The paks are contraindicated in those with a known hypersensitivity to vonoprazan, amoxicillin or any other beta-lactams, clarithromycin, or any other macrolide antimicrobial and its components, and rilpivirine-containing products.

 

Due to the presence of clarithromycin in the triple paks, they are also contraindicated in those taking pimozide; lomitapide, lovastatin, and simvastatin; ergot alkaloids (ergotamine or dihydroergotamine); colchicine in renal or hepatic impairment; and those with a history of cholestatic jaundice/hepatic dysfunction.

 

Adverse reactions to the triple pak include dysgeusia, diarrhea, vulvovaginal candidiasis, headache, abdominal pain, and hypertension. Adverse reactions to the dual pak include diarrhea, abdominal pain, vulvovaginal candidiasis, and nasopharyngitis.

 

Reference: VOQUENZA Prescribing Information. 2022.

 

ASTHMA

Combination therapy more effective

The risk of severe asthma exacerbation is significantly lower in patients receiving a combination of albuterol and budesonide than albuterol alone.

 

In a multinational, phase 3, double-blind, randomized, event-driven trial, adults and adolescents older than 12 years of age were randomized 1:1:1 to receive either a high dose (180 mcg of albuterol and 160 mcg of budesonide; two actuations of 90 mcg and 80 mcg, respectively); a low dose (a fixed-dose combination of 180 mcg of albuterol and 80 mcg of budesonide; two actuations of 90 mcg and 40 mcg, respectively); or albuterol alone (180 mcg of albuterol; two actuations of 90 mcg).

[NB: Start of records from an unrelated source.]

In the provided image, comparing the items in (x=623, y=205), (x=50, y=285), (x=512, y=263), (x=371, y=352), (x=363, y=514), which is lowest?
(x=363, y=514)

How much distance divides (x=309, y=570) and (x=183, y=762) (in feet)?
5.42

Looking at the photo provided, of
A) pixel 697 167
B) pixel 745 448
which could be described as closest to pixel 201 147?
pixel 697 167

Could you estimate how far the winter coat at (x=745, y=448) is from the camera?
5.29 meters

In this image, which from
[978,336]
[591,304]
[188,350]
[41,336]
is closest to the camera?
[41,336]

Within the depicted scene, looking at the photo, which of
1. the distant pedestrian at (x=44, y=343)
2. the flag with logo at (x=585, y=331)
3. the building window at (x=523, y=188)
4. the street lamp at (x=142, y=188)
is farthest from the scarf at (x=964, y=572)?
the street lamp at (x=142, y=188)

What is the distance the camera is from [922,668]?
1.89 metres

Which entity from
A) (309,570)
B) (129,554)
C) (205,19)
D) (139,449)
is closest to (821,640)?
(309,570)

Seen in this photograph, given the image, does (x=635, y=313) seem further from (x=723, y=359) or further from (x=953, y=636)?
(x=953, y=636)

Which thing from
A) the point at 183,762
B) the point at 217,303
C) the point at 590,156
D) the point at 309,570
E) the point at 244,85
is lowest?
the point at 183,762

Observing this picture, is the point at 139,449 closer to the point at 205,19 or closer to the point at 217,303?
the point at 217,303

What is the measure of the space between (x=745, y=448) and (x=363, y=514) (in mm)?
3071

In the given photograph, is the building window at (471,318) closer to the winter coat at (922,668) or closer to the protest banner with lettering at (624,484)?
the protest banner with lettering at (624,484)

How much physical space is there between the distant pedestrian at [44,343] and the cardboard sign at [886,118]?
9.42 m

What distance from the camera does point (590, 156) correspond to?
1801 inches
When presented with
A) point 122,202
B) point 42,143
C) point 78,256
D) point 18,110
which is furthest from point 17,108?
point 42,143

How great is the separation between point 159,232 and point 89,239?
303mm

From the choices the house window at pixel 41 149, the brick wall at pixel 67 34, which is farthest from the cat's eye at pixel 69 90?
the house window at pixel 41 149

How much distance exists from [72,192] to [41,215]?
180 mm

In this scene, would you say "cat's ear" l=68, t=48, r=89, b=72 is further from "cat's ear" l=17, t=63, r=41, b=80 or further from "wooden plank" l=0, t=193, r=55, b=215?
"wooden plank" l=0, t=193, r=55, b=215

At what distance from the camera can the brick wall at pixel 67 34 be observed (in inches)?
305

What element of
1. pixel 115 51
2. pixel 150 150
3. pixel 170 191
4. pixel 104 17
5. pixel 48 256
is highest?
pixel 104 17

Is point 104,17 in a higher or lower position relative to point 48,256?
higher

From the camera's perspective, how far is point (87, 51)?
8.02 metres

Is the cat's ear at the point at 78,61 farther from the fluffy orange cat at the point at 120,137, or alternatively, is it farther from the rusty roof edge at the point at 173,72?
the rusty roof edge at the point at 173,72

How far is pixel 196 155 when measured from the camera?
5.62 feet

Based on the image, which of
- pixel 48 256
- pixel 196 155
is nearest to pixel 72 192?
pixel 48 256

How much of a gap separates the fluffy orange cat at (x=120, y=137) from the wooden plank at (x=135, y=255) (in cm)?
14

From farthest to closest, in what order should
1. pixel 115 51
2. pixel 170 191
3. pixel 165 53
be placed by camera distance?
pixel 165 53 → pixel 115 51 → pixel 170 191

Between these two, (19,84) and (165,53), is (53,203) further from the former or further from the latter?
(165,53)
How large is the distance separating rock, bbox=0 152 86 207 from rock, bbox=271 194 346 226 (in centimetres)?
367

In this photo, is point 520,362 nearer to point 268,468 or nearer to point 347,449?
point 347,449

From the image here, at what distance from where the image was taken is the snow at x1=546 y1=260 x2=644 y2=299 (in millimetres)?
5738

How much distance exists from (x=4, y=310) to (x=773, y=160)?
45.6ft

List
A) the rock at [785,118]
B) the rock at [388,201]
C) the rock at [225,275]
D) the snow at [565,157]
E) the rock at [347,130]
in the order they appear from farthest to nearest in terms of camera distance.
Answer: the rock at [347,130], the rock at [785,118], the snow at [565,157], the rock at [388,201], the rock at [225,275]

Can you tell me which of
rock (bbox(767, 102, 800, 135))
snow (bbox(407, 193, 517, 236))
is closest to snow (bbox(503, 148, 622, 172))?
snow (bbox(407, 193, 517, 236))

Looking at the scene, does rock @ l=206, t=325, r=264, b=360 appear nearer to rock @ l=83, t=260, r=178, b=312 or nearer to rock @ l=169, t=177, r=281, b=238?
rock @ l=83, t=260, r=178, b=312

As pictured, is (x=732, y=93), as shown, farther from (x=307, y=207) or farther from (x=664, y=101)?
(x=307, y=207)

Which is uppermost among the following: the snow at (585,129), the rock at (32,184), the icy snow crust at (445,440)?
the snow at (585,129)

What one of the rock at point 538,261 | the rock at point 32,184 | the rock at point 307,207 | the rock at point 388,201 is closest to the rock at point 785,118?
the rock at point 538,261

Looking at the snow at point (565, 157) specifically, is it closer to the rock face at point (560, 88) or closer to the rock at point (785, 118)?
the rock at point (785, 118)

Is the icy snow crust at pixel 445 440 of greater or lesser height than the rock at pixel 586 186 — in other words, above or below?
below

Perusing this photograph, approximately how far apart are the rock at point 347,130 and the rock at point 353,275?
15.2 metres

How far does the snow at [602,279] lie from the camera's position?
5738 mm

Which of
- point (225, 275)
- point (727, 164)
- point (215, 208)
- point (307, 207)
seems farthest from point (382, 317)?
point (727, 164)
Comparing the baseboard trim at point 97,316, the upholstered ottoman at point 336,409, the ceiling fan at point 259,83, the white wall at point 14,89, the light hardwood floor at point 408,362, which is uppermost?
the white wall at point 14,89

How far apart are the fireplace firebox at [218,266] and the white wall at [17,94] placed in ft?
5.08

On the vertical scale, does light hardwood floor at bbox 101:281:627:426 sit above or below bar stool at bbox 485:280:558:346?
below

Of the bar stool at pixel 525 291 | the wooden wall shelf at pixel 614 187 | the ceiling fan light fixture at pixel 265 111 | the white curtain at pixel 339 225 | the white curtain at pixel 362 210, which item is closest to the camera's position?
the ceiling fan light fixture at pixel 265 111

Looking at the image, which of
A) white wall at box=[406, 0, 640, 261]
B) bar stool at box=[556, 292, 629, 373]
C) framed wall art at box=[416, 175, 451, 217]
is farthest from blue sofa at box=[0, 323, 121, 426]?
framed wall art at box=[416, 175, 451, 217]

Children between 4 and 11 years old were randomly assigned to the lower-dose combination group or the albuterol-alone group.

 

The primary efficacy endpoint for the trial was the first event of severe asthma exacerbation in a time-to-event analysis performed by the intention-to-treat population.

 

Out of the 3,132 participants, 97% were at least 12 years old.

 

The risk of severe asthma exacerbation was calculated to be 26% lower in the higher-dose combination group than in the albuterol-alone group (hazard ratio, 0.74; 95% confidence interval [CI], 0.62 to 0.89; P = .001). Compared with the albuterol-alone group, the lower-dose combination group's hazard ratio was 0.84 (95% CI, 0.71 to 1.00; P =.052). Adverse events were reportedly similar in the three groups.

 

Reference: Papi A, Chipps BE, Beasley R, et al. Albuterol-Budesonide fixed-dose combination rescue inhaler for asthma. N Engl J Med. 2022;386(22):2071-2083. doi:10.1056/nejmoa2203163.